Video shuttle - Part one: Background information and theory
Material covered in this part
Background information and theory
Approaches to the problem, and what won't work
How to successfully implement it
Details we will overlook
Introduction
For the third installment of this real programming series, we'll create another visual effect. This time we'll tackle video rewind and shuttle effects, creating artificial noise bars over our set of background images. This is a useful effect in video production for showing time advancing, or an instant replay of material just shown. Since the size and movement of the noise bars is relative to the speed and direction of the tape, it's a useful sub-concious visual clue as to how quickly things are being sped up.
As always, our code will be written from first principles, in pure procedural C without recourse to third-party libraries. We'll focus on making the effect realistic by simulating the real process that creates it. This will help to ensure that we reproduce some of the more subtle nuances which would likely be lost if we simply tried to create the effect visually. Altogether, the source code will only be about 500 lines, or about 20 kilobytes. Let's get going!
Background information and theory
First, we need to establish what exactly we are trying to re-create. I'm going to assume that you're at least somewhat familiar with the concepts of analogue videotape recorders. If you've never used, or seen the output from one at all, then you might want to do some of your own research to get a foundation first before continuing.
Assuming that you have used this equipment, either in a domestic home or professional setting, you'll know that with a few exceptions, most videotape recorders will display noise of varying degrees on the picture, if the playback is at anything other than normal speed. Unless steps have been taken to reduce or inhibit the noise, as the tape is shuttled forwards and backwards at increasingly higher speeds, the noise bars become thinner and there are more of them.
Domestic VCRs will usually display actual noise, snow, or shash, and mute the audio whilst in shuttle. Professional equipment will often display a solid white bar, and leave the audio unmuted. We can easily re-create both effects in the same program. To do so, we need to understand where the effect comes from and by extension, what we will need to simulate to re-create it.
The vast majority of cassette videotape recording formats that have enjoyed widespread use since the late 1970s, have used a track layout known as helican scan, were each field of the video signal is recorded as a diagonal stripe across the width of the tape. Open-reel video recorders may use other scanning techniques, some of which impart their own interesting artifacts to the picture, specific to that format. For the purposes of this project, though, we'll concentrate on modelling the process of reading back the video signal from a tape recorded with helical scan tracks.
We can visualise the recording as a series of diagonal lines across the tape. The video heads sweep the same sort of path in a similar diagonal motion, picking up whatever signal is underneath them at the time. In early systems, there was a space of unrecorded tape between each track, to reduce cross-talk interference from adjacent signals. This was somewhat wasteful of tape, so in later systems the unused space was reduced or even eliminated altogether and instead the angles of the heads were offset from each other with different azimuths, again to reduce crosstalk. Both approaches effectively achieve the same end result, in that at normal playback speed, each head only sees the signals it's intended to see. For our simulation we can happily use the simpler unrecorded guard band approach and achieve the desired result. We don't particularly need to simulate different head azimuths.
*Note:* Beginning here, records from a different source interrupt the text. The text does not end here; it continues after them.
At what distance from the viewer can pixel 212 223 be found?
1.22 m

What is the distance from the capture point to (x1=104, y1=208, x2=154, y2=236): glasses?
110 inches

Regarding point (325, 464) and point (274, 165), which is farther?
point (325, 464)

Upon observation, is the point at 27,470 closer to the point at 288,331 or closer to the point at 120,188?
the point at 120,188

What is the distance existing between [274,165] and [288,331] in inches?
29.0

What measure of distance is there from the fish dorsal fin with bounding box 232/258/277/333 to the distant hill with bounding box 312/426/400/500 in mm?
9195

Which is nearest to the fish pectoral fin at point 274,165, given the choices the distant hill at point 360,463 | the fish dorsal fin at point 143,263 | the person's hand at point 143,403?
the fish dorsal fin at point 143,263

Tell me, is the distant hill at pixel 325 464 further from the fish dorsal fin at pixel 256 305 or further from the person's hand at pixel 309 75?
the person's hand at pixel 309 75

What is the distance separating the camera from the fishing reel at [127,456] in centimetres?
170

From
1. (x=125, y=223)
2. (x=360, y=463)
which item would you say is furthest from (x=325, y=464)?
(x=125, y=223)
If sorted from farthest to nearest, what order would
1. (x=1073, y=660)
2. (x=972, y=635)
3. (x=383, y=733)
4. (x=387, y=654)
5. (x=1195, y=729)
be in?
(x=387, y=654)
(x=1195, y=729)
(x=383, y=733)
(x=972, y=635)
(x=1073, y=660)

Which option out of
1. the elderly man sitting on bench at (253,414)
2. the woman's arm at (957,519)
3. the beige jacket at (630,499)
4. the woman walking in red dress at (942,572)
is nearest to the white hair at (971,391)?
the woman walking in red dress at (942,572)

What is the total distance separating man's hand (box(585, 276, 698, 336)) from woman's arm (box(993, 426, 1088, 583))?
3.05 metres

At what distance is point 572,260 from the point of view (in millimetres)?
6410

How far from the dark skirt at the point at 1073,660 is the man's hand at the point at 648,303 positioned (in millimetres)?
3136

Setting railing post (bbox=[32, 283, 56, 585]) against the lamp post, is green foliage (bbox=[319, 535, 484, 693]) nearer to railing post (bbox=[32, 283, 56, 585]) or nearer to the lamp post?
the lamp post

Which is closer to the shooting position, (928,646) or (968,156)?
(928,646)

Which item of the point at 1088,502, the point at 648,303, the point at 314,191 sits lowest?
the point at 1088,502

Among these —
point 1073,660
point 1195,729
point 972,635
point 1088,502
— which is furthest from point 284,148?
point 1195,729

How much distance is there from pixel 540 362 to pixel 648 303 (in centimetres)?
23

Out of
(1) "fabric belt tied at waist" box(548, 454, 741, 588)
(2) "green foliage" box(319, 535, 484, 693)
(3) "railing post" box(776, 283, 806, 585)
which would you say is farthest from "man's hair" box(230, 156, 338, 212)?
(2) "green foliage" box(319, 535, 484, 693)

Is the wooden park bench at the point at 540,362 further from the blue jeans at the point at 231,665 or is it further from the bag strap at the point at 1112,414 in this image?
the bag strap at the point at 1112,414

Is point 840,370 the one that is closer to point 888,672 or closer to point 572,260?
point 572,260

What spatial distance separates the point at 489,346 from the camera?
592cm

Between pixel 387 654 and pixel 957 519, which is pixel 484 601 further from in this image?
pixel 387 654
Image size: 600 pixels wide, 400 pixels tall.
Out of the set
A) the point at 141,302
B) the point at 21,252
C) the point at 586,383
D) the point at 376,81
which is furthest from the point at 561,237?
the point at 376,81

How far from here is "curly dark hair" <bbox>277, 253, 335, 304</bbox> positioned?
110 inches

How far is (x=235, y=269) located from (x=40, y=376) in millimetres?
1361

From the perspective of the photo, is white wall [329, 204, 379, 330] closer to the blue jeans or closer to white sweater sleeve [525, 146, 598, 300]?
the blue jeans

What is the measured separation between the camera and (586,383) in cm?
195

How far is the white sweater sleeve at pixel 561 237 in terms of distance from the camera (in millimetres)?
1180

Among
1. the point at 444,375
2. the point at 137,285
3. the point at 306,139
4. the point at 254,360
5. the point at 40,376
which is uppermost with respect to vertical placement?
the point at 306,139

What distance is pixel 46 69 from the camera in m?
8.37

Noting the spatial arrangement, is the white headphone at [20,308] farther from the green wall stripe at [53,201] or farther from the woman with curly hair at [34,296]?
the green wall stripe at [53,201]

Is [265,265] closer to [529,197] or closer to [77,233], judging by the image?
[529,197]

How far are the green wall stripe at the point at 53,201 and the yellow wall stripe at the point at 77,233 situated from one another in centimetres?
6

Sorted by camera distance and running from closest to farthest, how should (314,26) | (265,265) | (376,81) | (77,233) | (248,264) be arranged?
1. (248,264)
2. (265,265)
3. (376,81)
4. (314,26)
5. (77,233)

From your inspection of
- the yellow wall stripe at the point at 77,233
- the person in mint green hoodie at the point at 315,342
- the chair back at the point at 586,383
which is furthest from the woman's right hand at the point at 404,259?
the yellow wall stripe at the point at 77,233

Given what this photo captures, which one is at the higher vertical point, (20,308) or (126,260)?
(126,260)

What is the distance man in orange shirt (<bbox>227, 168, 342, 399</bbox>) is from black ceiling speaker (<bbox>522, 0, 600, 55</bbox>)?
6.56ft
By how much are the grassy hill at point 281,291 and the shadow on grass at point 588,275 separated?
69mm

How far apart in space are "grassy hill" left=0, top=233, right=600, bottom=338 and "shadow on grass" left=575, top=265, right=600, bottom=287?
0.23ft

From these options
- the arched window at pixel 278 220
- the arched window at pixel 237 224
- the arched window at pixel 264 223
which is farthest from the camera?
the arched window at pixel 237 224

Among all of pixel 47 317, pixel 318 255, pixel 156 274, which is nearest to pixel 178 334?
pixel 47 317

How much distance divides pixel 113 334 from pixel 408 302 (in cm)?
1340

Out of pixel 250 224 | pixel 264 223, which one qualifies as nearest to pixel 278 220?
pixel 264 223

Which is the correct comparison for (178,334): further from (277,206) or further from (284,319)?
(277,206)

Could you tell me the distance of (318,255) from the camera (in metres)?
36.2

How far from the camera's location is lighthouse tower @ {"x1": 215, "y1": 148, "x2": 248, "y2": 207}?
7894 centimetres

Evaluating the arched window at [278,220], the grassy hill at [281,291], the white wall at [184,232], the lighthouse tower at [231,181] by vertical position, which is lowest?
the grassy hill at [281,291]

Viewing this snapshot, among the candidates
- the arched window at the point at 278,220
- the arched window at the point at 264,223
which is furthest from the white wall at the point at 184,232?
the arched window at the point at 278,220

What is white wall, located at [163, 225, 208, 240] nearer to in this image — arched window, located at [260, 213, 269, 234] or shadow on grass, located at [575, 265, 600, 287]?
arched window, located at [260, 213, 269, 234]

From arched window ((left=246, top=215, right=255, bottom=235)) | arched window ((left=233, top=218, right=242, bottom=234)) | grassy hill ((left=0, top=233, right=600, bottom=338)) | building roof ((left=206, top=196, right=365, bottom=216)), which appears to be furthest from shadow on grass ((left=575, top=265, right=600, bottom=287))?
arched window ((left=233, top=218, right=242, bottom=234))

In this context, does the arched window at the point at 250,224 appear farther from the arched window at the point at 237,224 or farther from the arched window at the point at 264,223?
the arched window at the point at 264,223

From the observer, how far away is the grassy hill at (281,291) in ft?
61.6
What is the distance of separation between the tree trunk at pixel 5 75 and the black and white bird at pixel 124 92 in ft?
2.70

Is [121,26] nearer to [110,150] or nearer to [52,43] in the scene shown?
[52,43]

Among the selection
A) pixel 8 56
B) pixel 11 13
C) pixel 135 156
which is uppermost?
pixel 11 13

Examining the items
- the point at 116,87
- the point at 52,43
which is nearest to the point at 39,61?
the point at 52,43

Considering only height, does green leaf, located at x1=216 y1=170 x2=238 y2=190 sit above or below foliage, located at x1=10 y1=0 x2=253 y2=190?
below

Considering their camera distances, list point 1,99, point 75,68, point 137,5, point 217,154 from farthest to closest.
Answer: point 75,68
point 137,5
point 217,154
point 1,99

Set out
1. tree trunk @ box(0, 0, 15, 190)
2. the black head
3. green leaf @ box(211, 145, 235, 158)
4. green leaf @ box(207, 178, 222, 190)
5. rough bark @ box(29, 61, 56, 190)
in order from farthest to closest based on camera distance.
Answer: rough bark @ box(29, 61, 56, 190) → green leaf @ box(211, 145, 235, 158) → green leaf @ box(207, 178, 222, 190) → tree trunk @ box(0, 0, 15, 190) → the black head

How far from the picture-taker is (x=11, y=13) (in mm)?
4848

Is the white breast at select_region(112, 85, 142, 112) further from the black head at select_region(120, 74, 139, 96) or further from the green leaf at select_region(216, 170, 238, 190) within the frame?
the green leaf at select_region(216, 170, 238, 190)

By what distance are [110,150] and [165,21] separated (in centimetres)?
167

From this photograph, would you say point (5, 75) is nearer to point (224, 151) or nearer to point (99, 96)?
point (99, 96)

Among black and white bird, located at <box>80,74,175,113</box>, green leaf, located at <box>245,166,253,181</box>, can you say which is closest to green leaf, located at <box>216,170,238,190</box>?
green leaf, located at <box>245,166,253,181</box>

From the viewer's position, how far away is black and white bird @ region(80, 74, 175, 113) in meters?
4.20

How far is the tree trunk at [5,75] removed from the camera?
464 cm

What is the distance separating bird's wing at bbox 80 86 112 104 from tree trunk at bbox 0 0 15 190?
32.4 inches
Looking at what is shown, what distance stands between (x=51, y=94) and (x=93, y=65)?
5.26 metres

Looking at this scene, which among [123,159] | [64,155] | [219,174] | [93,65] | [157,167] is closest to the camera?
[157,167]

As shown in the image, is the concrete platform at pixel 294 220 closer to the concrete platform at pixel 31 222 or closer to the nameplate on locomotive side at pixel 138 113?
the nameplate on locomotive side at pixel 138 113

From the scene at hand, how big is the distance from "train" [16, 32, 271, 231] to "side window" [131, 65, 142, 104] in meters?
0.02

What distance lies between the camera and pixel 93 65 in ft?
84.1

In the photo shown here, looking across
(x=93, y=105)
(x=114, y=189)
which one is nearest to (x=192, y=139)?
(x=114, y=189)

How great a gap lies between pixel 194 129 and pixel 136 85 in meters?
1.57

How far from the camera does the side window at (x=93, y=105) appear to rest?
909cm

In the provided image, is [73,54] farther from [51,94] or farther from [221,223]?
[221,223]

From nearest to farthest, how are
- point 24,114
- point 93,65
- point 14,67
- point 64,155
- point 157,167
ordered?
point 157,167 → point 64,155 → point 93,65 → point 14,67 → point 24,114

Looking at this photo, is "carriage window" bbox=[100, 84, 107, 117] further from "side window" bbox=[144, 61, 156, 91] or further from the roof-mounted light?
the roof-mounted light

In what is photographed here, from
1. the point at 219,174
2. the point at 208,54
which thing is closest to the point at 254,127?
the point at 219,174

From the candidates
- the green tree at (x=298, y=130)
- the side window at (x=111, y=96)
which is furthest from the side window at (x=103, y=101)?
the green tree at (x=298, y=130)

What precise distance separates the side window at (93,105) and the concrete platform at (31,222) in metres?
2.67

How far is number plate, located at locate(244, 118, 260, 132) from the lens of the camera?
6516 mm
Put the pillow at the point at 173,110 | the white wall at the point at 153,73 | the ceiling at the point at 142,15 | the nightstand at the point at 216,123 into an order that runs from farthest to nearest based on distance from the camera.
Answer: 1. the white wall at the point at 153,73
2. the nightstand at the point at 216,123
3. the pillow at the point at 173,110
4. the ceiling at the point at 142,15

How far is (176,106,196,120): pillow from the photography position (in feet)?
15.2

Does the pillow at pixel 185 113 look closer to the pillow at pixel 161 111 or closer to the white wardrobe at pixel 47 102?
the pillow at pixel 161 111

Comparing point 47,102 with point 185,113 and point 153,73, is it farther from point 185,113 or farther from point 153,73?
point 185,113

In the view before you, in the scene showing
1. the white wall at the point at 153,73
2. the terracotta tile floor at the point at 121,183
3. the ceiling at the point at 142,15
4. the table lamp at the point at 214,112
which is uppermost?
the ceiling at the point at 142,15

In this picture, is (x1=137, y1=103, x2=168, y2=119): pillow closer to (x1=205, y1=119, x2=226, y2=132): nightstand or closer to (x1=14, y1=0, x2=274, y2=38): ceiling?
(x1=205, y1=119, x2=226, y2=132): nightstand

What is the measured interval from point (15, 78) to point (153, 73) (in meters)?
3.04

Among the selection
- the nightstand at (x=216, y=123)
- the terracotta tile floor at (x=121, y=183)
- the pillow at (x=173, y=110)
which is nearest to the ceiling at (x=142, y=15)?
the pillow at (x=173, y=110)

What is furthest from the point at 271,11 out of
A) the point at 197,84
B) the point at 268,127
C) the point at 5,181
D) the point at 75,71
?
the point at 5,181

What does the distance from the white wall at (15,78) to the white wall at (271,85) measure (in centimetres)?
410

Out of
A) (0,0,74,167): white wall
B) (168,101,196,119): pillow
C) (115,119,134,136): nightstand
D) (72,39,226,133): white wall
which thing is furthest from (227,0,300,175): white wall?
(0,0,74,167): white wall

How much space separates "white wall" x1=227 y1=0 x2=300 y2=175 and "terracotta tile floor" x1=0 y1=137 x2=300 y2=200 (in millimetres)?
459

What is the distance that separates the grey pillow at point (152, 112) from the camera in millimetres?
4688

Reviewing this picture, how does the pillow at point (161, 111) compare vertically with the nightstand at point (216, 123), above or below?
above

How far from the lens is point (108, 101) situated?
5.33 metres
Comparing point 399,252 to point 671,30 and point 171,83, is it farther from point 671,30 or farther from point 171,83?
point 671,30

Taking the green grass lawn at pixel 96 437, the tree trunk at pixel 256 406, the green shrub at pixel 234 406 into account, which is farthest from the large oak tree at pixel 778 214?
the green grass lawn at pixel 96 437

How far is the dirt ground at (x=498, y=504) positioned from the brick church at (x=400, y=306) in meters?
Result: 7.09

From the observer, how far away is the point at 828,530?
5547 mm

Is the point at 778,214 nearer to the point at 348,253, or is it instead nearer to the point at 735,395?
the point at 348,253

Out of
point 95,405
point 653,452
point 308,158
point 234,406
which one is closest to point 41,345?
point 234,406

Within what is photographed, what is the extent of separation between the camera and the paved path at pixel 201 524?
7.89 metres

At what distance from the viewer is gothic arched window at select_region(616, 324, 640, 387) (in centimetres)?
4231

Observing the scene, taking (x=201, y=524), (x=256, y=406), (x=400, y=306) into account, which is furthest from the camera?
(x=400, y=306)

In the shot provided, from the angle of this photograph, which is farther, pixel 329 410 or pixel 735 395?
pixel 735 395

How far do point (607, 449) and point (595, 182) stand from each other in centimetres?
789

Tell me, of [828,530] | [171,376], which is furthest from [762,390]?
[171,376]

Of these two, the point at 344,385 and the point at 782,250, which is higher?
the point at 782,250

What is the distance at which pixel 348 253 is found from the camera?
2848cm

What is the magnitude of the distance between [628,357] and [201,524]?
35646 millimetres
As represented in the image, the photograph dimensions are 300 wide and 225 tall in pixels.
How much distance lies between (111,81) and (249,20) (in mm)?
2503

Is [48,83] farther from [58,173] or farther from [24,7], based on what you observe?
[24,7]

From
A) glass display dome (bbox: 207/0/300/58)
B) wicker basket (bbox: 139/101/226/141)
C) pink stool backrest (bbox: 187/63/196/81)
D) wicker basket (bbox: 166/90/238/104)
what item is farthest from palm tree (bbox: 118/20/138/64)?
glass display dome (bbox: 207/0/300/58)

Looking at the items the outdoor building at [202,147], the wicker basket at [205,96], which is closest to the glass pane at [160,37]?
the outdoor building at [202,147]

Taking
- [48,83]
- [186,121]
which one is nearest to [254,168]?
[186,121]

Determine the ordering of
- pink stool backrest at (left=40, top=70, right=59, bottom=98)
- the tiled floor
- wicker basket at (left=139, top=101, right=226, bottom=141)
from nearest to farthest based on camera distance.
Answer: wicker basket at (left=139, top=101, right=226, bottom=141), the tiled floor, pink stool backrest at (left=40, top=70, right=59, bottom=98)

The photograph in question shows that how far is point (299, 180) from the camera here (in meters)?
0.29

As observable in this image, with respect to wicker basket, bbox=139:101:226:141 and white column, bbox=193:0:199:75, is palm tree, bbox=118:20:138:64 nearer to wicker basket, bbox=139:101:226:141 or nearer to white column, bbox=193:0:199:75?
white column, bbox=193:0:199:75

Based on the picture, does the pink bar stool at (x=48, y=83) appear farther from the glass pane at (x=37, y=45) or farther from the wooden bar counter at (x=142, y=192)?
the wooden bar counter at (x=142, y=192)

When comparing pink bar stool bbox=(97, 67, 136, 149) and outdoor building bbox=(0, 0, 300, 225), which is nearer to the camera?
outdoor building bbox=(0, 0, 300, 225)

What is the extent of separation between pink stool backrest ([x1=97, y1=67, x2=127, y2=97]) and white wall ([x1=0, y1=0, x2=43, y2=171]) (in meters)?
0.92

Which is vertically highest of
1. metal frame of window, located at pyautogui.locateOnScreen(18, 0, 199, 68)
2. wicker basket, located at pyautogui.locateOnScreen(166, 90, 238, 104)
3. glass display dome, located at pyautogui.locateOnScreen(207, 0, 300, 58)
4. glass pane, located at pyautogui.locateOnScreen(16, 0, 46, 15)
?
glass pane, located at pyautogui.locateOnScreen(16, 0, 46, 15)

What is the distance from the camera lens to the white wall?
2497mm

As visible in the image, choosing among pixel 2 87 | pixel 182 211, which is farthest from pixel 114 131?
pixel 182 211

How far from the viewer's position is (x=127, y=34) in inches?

The key point to take home, with regards to what causes the noise bars, is that at normal playback speed the video heads will move diagonally across the tape directly in line with a single recorded track. By the time the active head has reached the top of the tape and read the last line, the tape will have advanced just enough such that the beginning of the next track is in place for the next head to read it. All of the lines of the field being replayed will come from the same field recorded on the tape. At any other playback speed, this is not going to happen.
Even if the tape is simply paused, then the video heads will not be able to read a single track it in it's entiriety. The reason for this is that at normal playback speed, the tape is moving forward linearly in the same direction as the heads are spinning against it, albeit an order of manitude more slowly. Since the absolute position of the tape changed whilst the rotating video heads swept once across it during the original recording of any particular field, the diagonal line that needed to be followed has effectively been tightened up and is now presented at a steeper angle than it would be if the same head arrangement was to have recorded a single field on to a stationary piece of tape. Obviously the position and adjustment of the head drum is optimised for the case of normal speed playback. If we now imagine that the tape was somehow moving forward just as fast as the video heads were spinning horizontally, (which is basically impossible in practice as the head speed might typically be in the order of, say, five metres per second), then the video head in contact with the tape would effectively be moving straight upwards as the linear motions of both head and tape would have cancelled each other out. In this scenario, clearly the heads would be catching signals from multiple sequential fields and assembling a single field from a few lines of each of them, (with noise inbetween).
So when we shuttle the tape forward at, for example, five times normal speed, the picture we see at any point is actually made up of parts of several consecutive fields. The noise bars come from reading the unrecorded spaces between tracks on the tape. Or to look at it another way, the noise bars are equivalent to the black space between frames on a cinema film.
All we need to do to accurately re-create the visual effect, is to similate the movement of the tape, and the movement of the video heads, and calculate exactly what signal - or lack thereof - the heads are reading at any particular instant.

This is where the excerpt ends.